With the Hornet Bookstore and Sacramento State professors in full cooperation, publishing companies have been running a scam on students with regards to the buying and selling back of books. I call it “The New Edition Scam.”

This is how it works: The publishing company designs a textbook and sells it to the bookstore. Students then buy the textbook and when finished with it, sell it back to the bookstore for a reasonable percentage. However, this mutual relationship ends once a new edition of the same textbook is produced by the publishing company. Once this new edition is sold to the bookstore, the “old” edition becomes obsolete, meaning the bookstore no longer has use for it.

If the bookstore does buy back the old edition from the student, it is sometimes for only pennies on the dollar. Students are then forced to buy new editions because their professors require them for class, resulting in obscene profits for both publishing companies and the bookstore.

The idea of creating a new edition of a textbook to replace an outdated one is not inherently fraudulent or evil.

If a new edition were worthy of production, the publishing company would be justified in producing one. This, however, is simply not the case regarding most of these so-called new editions. They contain hardly anything new, hardly any substantive additions or crucial revisions. All that is changed are trivial things such as new introductions, photographs, end-of-chapter questions and, maybe if we’re lucky, a new chapter! The nerve!

Yet, it is this audacious deception on the part of the publishing companies that has professors reasoning erroneously that what is new must be better than what is old, leading them to require that students purchase new editions to use in class. However, old editions can satisfy academic goals sufficiently and professors should have long ago recognized this. Such unconscious decision-making has ended up costing students thousands of dollars collectively.

Furthermore, the bookstore uses this unethical and exploitative process to extort money out of students, and in addition, it can then justify only giving back to students a small percentage of what they originally paid for the book, in light of the new editions.

The bookstore should be held accountable for the perpetuation of such a corrupt system because it can choose not to purchase new editions from publishing companies, since these editions rob students of their money and never substantially improve their educational experience. Sadly, the bookstore and its decision makers instead choose money over moral obligation.

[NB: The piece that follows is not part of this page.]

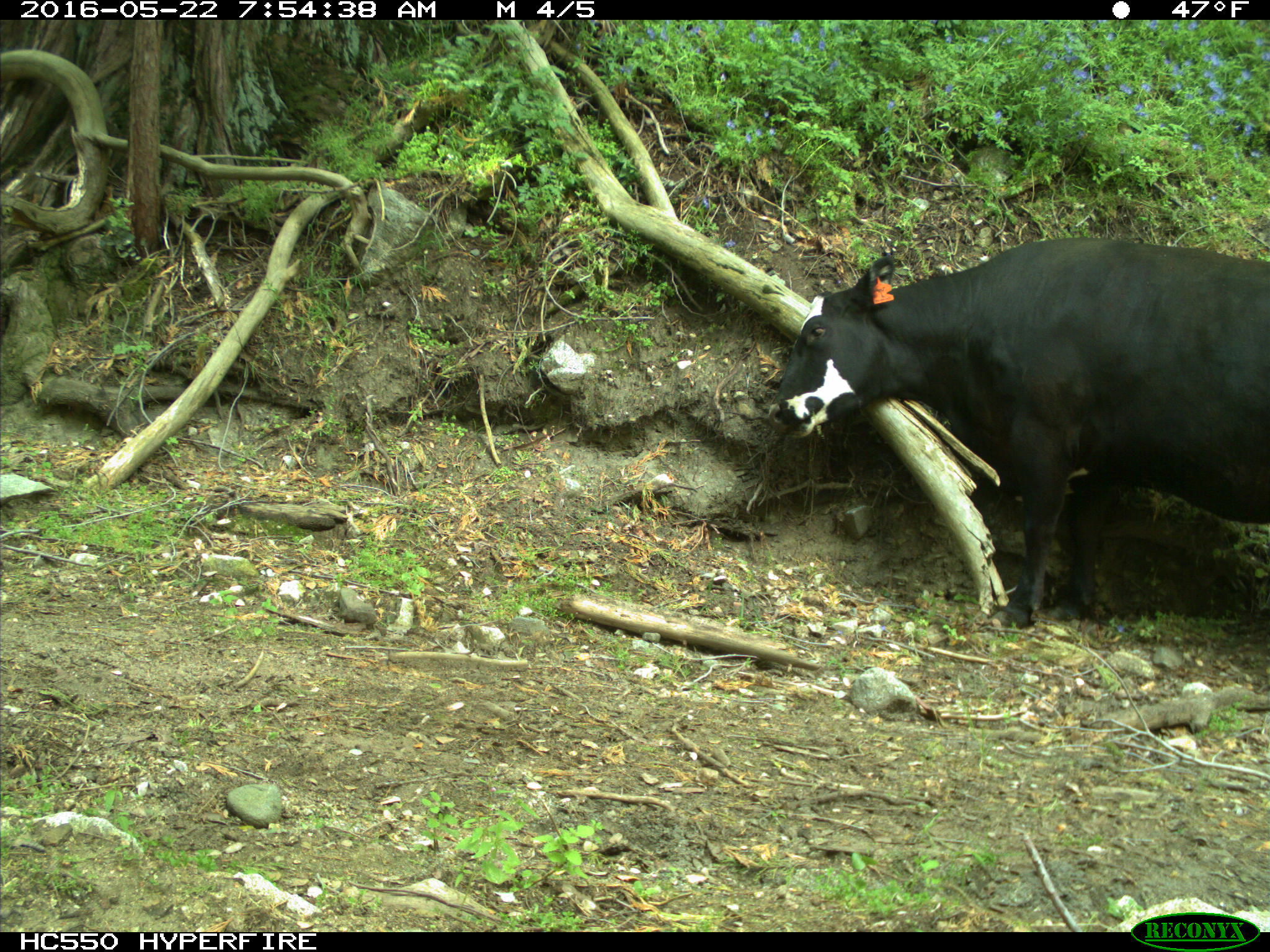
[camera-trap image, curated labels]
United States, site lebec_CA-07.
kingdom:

The publishing company has most of the blood on its hands because it designed this scheme, creating a need for new editions that doesn’t actually exist. Because there is more money in creating new editions that students must buy, publishing companies are quick to capitalize on this, thus exploiting the very foundation that Sac State, and for that matter, all universities are built upon: the student.

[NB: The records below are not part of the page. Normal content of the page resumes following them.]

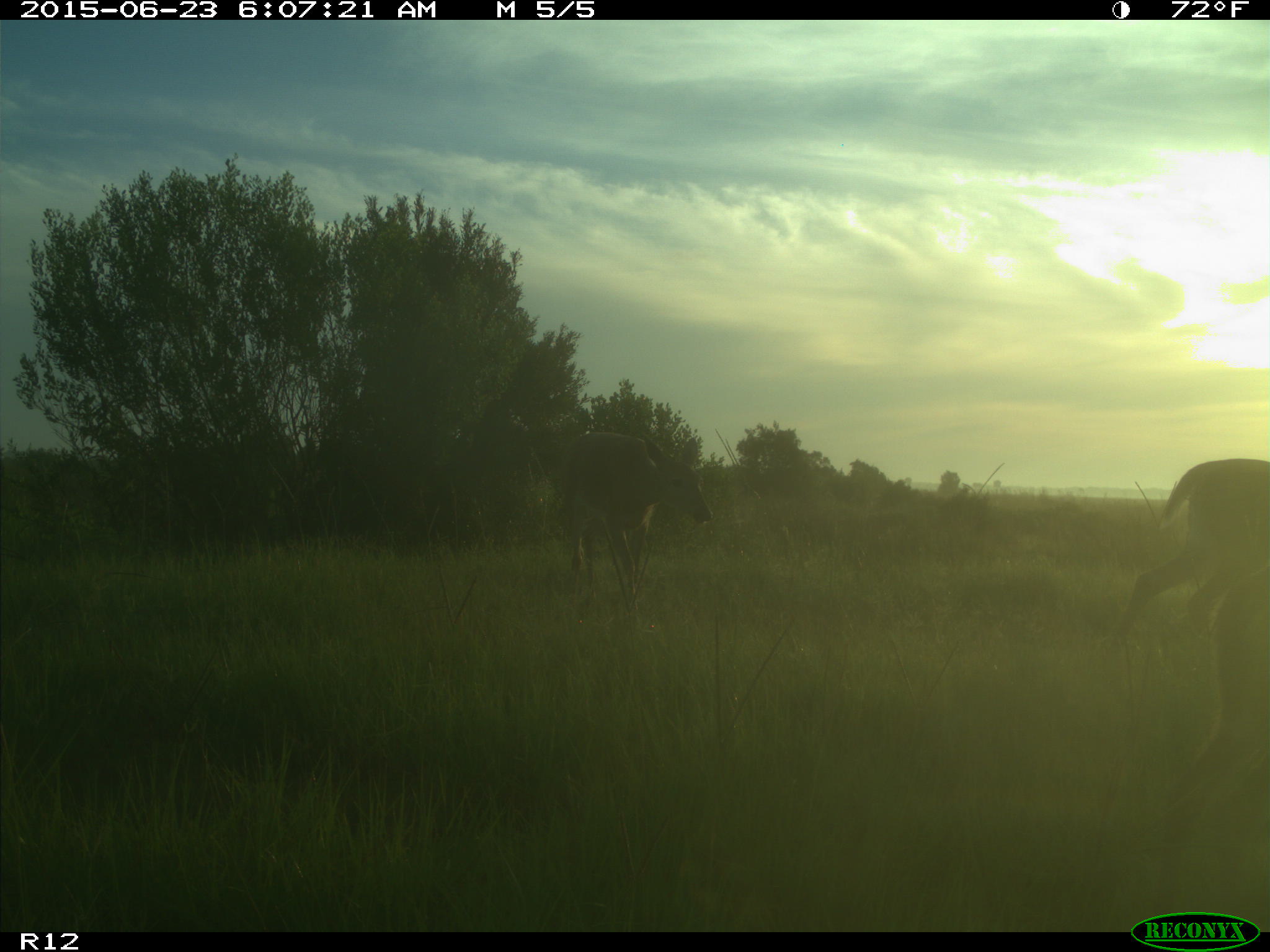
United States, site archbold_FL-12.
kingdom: Animalia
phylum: Chordata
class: Mammalia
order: Artiodactyla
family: Cervidae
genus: Odocoileus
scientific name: Odocoileus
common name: deer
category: unidentified deer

However, part of the reason the publishing companies aren’t held accountable for such corrupt behavior is because it is the professors who require these new editions, thus giving publishing companies reason and justification for producing them. In fact, publishing companies will give you, the professor, a free copy of their new edition, sweetening the deal so as to get you to implement these new editions for class use. Smells like some good ol’ fashion, Grade-A bribery to me. Professors complain that they aren’t making enough money. So why would they ever want to aid in the financial exploitation of students?

Besides being financially fraudulent, this hustle is environmentally irresponsible. For example, what happens to old editions when new ones are produced? They sit in students’ closets, serving as the epitome of the reckless wasting of paper.

Professors must take the initiative to end this corruption because they are the ones being used by the publishing companies to plant the seed that allows this scam to flourish. Professors must immediately cease to require new editions for class use. Consequently, this would thus cause the bookstore to stop ordering them, forcing the publishing companies to stop producing them. If there’s no demand, there will be no supply, and any old edition of an economics textbook can tell you that much.

Josh Cadji, a philosophy major, is a former Hornet writer.